:: Text ::

Protokoll der Sitzung vom 20.03.2014

[Beifall bei den PIRATEN und der LINKEN]

Vielen Dank, Herr Kollege Lauer! – Weitere Wortmeldungen liegen mir nicht vor. Es wird die Überweisung des Antrags an den Ausschuss für Gesundheit und Soziales und an den Hauptausschuss empfohlen. – Ich höre keinen Widerspruch, dann verfahren wir so.

Ich rufe auf

lfd. Nr. 3.2:

Priorität der Piratenfraktion

Tagesordnungspunkt 19

Kein TTIP mit uns! – Berlin verlangt den Abbruch der Verhandlungen zum geplanten Freihandelsabkommen

Antrag der Piratenfraktion auf Annahme einer Entschließung Drucksache 17/1520

hierzu:

Änderungsantrag der Fraktion Die Linke Drucksache 17/1520-1

Wiederum fünf Minuten pro Fraktion. Ich brauche das jetzt nicht jedes Mal zu wiederholen. Es beginnt der Kollege Dr. Weiß für die Piraten. – Ich erteile Ihnen das Wort, bitte schön!

[Torsten Schneider (SPD): Jetzt wird zur Sache gesprochen!]

Ja! – Vielen Dank! – Seit einiger Zeit werden unter dem Namen TTIP Verhandlungen für ein transatlantisches Freihandelsabkommen zwischen der Europäischen Union und den Vereinigten Staaten von Amerika geführt, die inzwischen die Vorbereitungsphase weitgehend abgeschlossen haben. An die große Glocke hat dieses Thema keiner der Verhandlungspartner in den letzten Jahren gehängt, auch wenn die Verhandlungen schon seit 2013 laufen. Obwohl vorgeblich mit dieser größten Freihandelszone der Welt nur Vorteile verbunden sein sollen, also ein rasanter Anstieg des Wirtschaftswachstums auf beiden Seiten des Atlantiks, zahlreiche Arbeitsplätze usw. Aber so richtig gern darüber reden möchte man eigentlich trotzdem nicht. Dass dieses Abkommen trotzdem seit einiger Zeit in aller Munde oder doch zumindest in vieler Munde ist, ist denjenigen Vertreterinnen und Vertretern aus Politik und Zivilgesellschaft zu verdanken, die dagegen seit einiger Zeit und mit wachsender Lautstärke Alarm schlagen.

:::

## Aufgabe
Nenne alle Personen, die im Sitzungsprotokoll mit Namen erwähnt werden.

:: Auszüge des Datensatzes ::

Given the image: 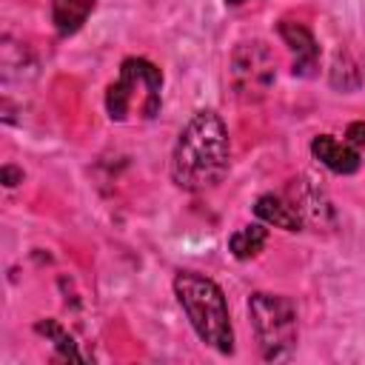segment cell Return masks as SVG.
I'll use <instances>...</instances> for the list:
<instances>
[{"label":"cell","mask_w":365,"mask_h":365,"mask_svg":"<svg viewBox=\"0 0 365 365\" xmlns=\"http://www.w3.org/2000/svg\"><path fill=\"white\" fill-rule=\"evenodd\" d=\"M174 294L182 311L188 314L197 336L205 345L217 348L220 354H231L234 331H231V317H228V302L222 288L197 271H180L174 277Z\"/></svg>","instance_id":"obj_2"},{"label":"cell","mask_w":365,"mask_h":365,"mask_svg":"<svg viewBox=\"0 0 365 365\" xmlns=\"http://www.w3.org/2000/svg\"><path fill=\"white\" fill-rule=\"evenodd\" d=\"M265 240H268V228L254 222V225L237 228V231L231 234V240H228V248H231V254H234L237 259H248V257H257V254L262 251Z\"/></svg>","instance_id":"obj_10"},{"label":"cell","mask_w":365,"mask_h":365,"mask_svg":"<svg viewBox=\"0 0 365 365\" xmlns=\"http://www.w3.org/2000/svg\"><path fill=\"white\" fill-rule=\"evenodd\" d=\"M225 3H231V6H237V3H242V0H225Z\"/></svg>","instance_id":"obj_13"},{"label":"cell","mask_w":365,"mask_h":365,"mask_svg":"<svg viewBox=\"0 0 365 365\" xmlns=\"http://www.w3.org/2000/svg\"><path fill=\"white\" fill-rule=\"evenodd\" d=\"M97 0H51V23L60 34H74L91 14Z\"/></svg>","instance_id":"obj_9"},{"label":"cell","mask_w":365,"mask_h":365,"mask_svg":"<svg viewBox=\"0 0 365 365\" xmlns=\"http://www.w3.org/2000/svg\"><path fill=\"white\" fill-rule=\"evenodd\" d=\"M251 322L265 359H285L297 345V311L279 294H254L248 302Z\"/></svg>","instance_id":"obj_4"},{"label":"cell","mask_w":365,"mask_h":365,"mask_svg":"<svg viewBox=\"0 0 365 365\" xmlns=\"http://www.w3.org/2000/svg\"><path fill=\"white\" fill-rule=\"evenodd\" d=\"M345 143H351L354 148H362L365 145V123H351L348 131H345Z\"/></svg>","instance_id":"obj_11"},{"label":"cell","mask_w":365,"mask_h":365,"mask_svg":"<svg viewBox=\"0 0 365 365\" xmlns=\"http://www.w3.org/2000/svg\"><path fill=\"white\" fill-rule=\"evenodd\" d=\"M231 86L237 91L240 100L245 103H257L262 100L277 77V57L274 51L262 43V40H248L240 43L237 51L231 54Z\"/></svg>","instance_id":"obj_5"},{"label":"cell","mask_w":365,"mask_h":365,"mask_svg":"<svg viewBox=\"0 0 365 365\" xmlns=\"http://www.w3.org/2000/svg\"><path fill=\"white\" fill-rule=\"evenodd\" d=\"M0 174H3V182H6V185H17V182L23 180V171H17V168H11V165H3Z\"/></svg>","instance_id":"obj_12"},{"label":"cell","mask_w":365,"mask_h":365,"mask_svg":"<svg viewBox=\"0 0 365 365\" xmlns=\"http://www.w3.org/2000/svg\"><path fill=\"white\" fill-rule=\"evenodd\" d=\"M160 88H163V74L154 63L143 57L123 60L120 74L106 94L108 117L117 123H125L131 117L151 120L160 111Z\"/></svg>","instance_id":"obj_3"},{"label":"cell","mask_w":365,"mask_h":365,"mask_svg":"<svg viewBox=\"0 0 365 365\" xmlns=\"http://www.w3.org/2000/svg\"><path fill=\"white\" fill-rule=\"evenodd\" d=\"M279 34L282 40L288 43L291 54H294V74H314L317 68V57H319V48H317V40L311 37V31L299 23H279Z\"/></svg>","instance_id":"obj_7"},{"label":"cell","mask_w":365,"mask_h":365,"mask_svg":"<svg viewBox=\"0 0 365 365\" xmlns=\"http://www.w3.org/2000/svg\"><path fill=\"white\" fill-rule=\"evenodd\" d=\"M254 211L268 225H277V228H285V231H299L302 228V217H299L297 205H291L288 200H282L277 194H262L257 200Z\"/></svg>","instance_id":"obj_8"},{"label":"cell","mask_w":365,"mask_h":365,"mask_svg":"<svg viewBox=\"0 0 365 365\" xmlns=\"http://www.w3.org/2000/svg\"><path fill=\"white\" fill-rule=\"evenodd\" d=\"M311 151H314V157H317L322 165H328V168L336 171V174H351V171L359 168V148H354L351 143L336 140V137H331V134L314 137Z\"/></svg>","instance_id":"obj_6"},{"label":"cell","mask_w":365,"mask_h":365,"mask_svg":"<svg viewBox=\"0 0 365 365\" xmlns=\"http://www.w3.org/2000/svg\"><path fill=\"white\" fill-rule=\"evenodd\" d=\"M231 163V143L225 123L214 111H197L180 131L171 154V177L185 191L214 188Z\"/></svg>","instance_id":"obj_1"}]
</instances>
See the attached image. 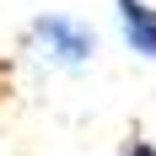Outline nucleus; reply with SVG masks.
<instances>
[{
	"mask_svg": "<svg viewBox=\"0 0 156 156\" xmlns=\"http://www.w3.org/2000/svg\"><path fill=\"white\" fill-rule=\"evenodd\" d=\"M27 43L38 48L48 65H59V70H81V65L97 54V32L86 27V22H76V16H65V11H43V16H32Z\"/></svg>",
	"mask_w": 156,
	"mask_h": 156,
	"instance_id": "nucleus-1",
	"label": "nucleus"
},
{
	"mask_svg": "<svg viewBox=\"0 0 156 156\" xmlns=\"http://www.w3.org/2000/svg\"><path fill=\"white\" fill-rule=\"evenodd\" d=\"M113 16H119L124 43L140 59H156V0H113Z\"/></svg>",
	"mask_w": 156,
	"mask_h": 156,
	"instance_id": "nucleus-2",
	"label": "nucleus"
},
{
	"mask_svg": "<svg viewBox=\"0 0 156 156\" xmlns=\"http://www.w3.org/2000/svg\"><path fill=\"white\" fill-rule=\"evenodd\" d=\"M119 156H156V145L145 140V135H129V140L119 145Z\"/></svg>",
	"mask_w": 156,
	"mask_h": 156,
	"instance_id": "nucleus-3",
	"label": "nucleus"
},
{
	"mask_svg": "<svg viewBox=\"0 0 156 156\" xmlns=\"http://www.w3.org/2000/svg\"><path fill=\"white\" fill-rule=\"evenodd\" d=\"M5 97H11V59L0 54V102H5Z\"/></svg>",
	"mask_w": 156,
	"mask_h": 156,
	"instance_id": "nucleus-4",
	"label": "nucleus"
}]
</instances>
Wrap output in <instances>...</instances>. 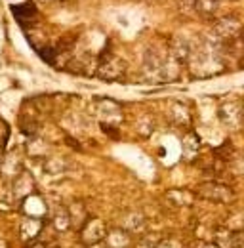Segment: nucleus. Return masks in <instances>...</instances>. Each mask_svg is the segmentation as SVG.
Here are the masks:
<instances>
[{"label":"nucleus","instance_id":"1","mask_svg":"<svg viewBox=\"0 0 244 248\" xmlns=\"http://www.w3.org/2000/svg\"><path fill=\"white\" fill-rule=\"evenodd\" d=\"M197 195L200 199H206V201L217 202V204H229L235 201V191L221 182H204L202 186H198Z\"/></svg>","mask_w":244,"mask_h":248},{"label":"nucleus","instance_id":"2","mask_svg":"<svg viewBox=\"0 0 244 248\" xmlns=\"http://www.w3.org/2000/svg\"><path fill=\"white\" fill-rule=\"evenodd\" d=\"M214 32H215L223 42H231V40H237V38L243 36L244 27L237 17H233V16H223V17H219V19L215 21Z\"/></svg>","mask_w":244,"mask_h":248},{"label":"nucleus","instance_id":"3","mask_svg":"<svg viewBox=\"0 0 244 248\" xmlns=\"http://www.w3.org/2000/svg\"><path fill=\"white\" fill-rule=\"evenodd\" d=\"M107 231H109V229H107V225H105L103 219H99V217H90V219L82 225V229H80V239H82V243H84L86 247L97 245V243H103Z\"/></svg>","mask_w":244,"mask_h":248},{"label":"nucleus","instance_id":"4","mask_svg":"<svg viewBox=\"0 0 244 248\" xmlns=\"http://www.w3.org/2000/svg\"><path fill=\"white\" fill-rule=\"evenodd\" d=\"M217 117H219V121L225 124L227 128H239L244 121V109L241 103H237V101H225V103H221L219 105V109H217Z\"/></svg>","mask_w":244,"mask_h":248},{"label":"nucleus","instance_id":"5","mask_svg":"<svg viewBox=\"0 0 244 248\" xmlns=\"http://www.w3.org/2000/svg\"><path fill=\"white\" fill-rule=\"evenodd\" d=\"M124 71H126V65L122 62L121 58H109V60H105V62L99 63V67H97V77L101 78V80H105V82H115V80H119L124 77Z\"/></svg>","mask_w":244,"mask_h":248},{"label":"nucleus","instance_id":"6","mask_svg":"<svg viewBox=\"0 0 244 248\" xmlns=\"http://www.w3.org/2000/svg\"><path fill=\"white\" fill-rule=\"evenodd\" d=\"M12 14L17 19V23L23 25V27H29V25L32 27L36 23V19H38V10H36V6L32 2H23V4L12 6Z\"/></svg>","mask_w":244,"mask_h":248},{"label":"nucleus","instance_id":"7","mask_svg":"<svg viewBox=\"0 0 244 248\" xmlns=\"http://www.w3.org/2000/svg\"><path fill=\"white\" fill-rule=\"evenodd\" d=\"M103 245L107 248H132L134 241H132V235L128 231H124L122 227H113L107 231Z\"/></svg>","mask_w":244,"mask_h":248},{"label":"nucleus","instance_id":"8","mask_svg":"<svg viewBox=\"0 0 244 248\" xmlns=\"http://www.w3.org/2000/svg\"><path fill=\"white\" fill-rule=\"evenodd\" d=\"M67 212H69V219H71V227H76L78 231H80V229H82V225L90 219L88 208L84 206V202H82V201H75V202L67 208Z\"/></svg>","mask_w":244,"mask_h":248},{"label":"nucleus","instance_id":"9","mask_svg":"<svg viewBox=\"0 0 244 248\" xmlns=\"http://www.w3.org/2000/svg\"><path fill=\"white\" fill-rule=\"evenodd\" d=\"M193 10L202 17V19H214L217 10H219V0H195Z\"/></svg>","mask_w":244,"mask_h":248},{"label":"nucleus","instance_id":"10","mask_svg":"<svg viewBox=\"0 0 244 248\" xmlns=\"http://www.w3.org/2000/svg\"><path fill=\"white\" fill-rule=\"evenodd\" d=\"M122 229L128 231L130 235L141 233L145 229V217H143V214L141 212H130L128 216L124 217V221H122Z\"/></svg>","mask_w":244,"mask_h":248},{"label":"nucleus","instance_id":"11","mask_svg":"<svg viewBox=\"0 0 244 248\" xmlns=\"http://www.w3.org/2000/svg\"><path fill=\"white\" fill-rule=\"evenodd\" d=\"M14 182H15V184H14V193H15V197H19V199L30 197V191H32V178H29L27 174H21V176H17Z\"/></svg>","mask_w":244,"mask_h":248},{"label":"nucleus","instance_id":"12","mask_svg":"<svg viewBox=\"0 0 244 248\" xmlns=\"http://www.w3.org/2000/svg\"><path fill=\"white\" fill-rule=\"evenodd\" d=\"M170 50H172V56H174V60L178 63H185L191 60V48L183 40H174L172 46H170Z\"/></svg>","mask_w":244,"mask_h":248},{"label":"nucleus","instance_id":"13","mask_svg":"<svg viewBox=\"0 0 244 248\" xmlns=\"http://www.w3.org/2000/svg\"><path fill=\"white\" fill-rule=\"evenodd\" d=\"M166 199L172 201L176 206H191L193 204V195L182 191V189H176V191H168L166 193Z\"/></svg>","mask_w":244,"mask_h":248},{"label":"nucleus","instance_id":"14","mask_svg":"<svg viewBox=\"0 0 244 248\" xmlns=\"http://www.w3.org/2000/svg\"><path fill=\"white\" fill-rule=\"evenodd\" d=\"M40 231H42V223L38 219H34V217L25 219L21 223V235H23V239H34Z\"/></svg>","mask_w":244,"mask_h":248},{"label":"nucleus","instance_id":"15","mask_svg":"<svg viewBox=\"0 0 244 248\" xmlns=\"http://www.w3.org/2000/svg\"><path fill=\"white\" fill-rule=\"evenodd\" d=\"M52 223H54V227L58 229V231H67L69 227H71V219H69V212H67V208H61L58 210L54 217H52Z\"/></svg>","mask_w":244,"mask_h":248},{"label":"nucleus","instance_id":"16","mask_svg":"<svg viewBox=\"0 0 244 248\" xmlns=\"http://www.w3.org/2000/svg\"><path fill=\"white\" fill-rule=\"evenodd\" d=\"M36 52H38V56L42 58V62L50 63V65H54L56 63V58H58V50L54 48V46H44V48H36Z\"/></svg>","mask_w":244,"mask_h":248},{"label":"nucleus","instance_id":"17","mask_svg":"<svg viewBox=\"0 0 244 248\" xmlns=\"http://www.w3.org/2000/svg\"><path fill=\"white\" fill-rule=\"evenodd\" d=\"M154 248H183V245L178 239H160Z\"/></svg>","mask_w":244,"mask_h":248},{"label":"nucleus","instance_id":"18","mask_svg":"<svg viewBox=\"0 0 244 248\" xmlns=\"http://www.w3.org/2000/svg\"><path fill=\"white\" fill-rule=\"evenodd\" d=\"M101 130H103L105 134H111V138H117V136H119V130H117V128H111L109 124H101Z\"/></svg>","mask_w":244,"mask_h":248},{"label":"nucleus","instance_id":"19","mask_svg":"<svg viewBox=\"0 0 244 248\" xmlns=\"http://www.w3.org/2000/svg\"><path fill=\"white\" fill-rule=\"evenodd\" d=\"M29 248H48V245H46V243H42V241H30Z\"/></svg>","mask_w":244,"mask_h":248},{"label":"nucleus","instance_id":"20","mask_svg":"<svg viewBox=\"0 0 244 248\" xmlns=\"http://www.w3.org/2000/svg\"><path fill=\"white\" fill-rule=\"evenodd\" d=\"M88 248H107V247H105L103 243H97V245H90Z\"/></svg>","mask_w":244,"mask_h":248}]
</instances>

:::

## Lösung
- Lauer
- Dr. Weiß
- Torsten Schneider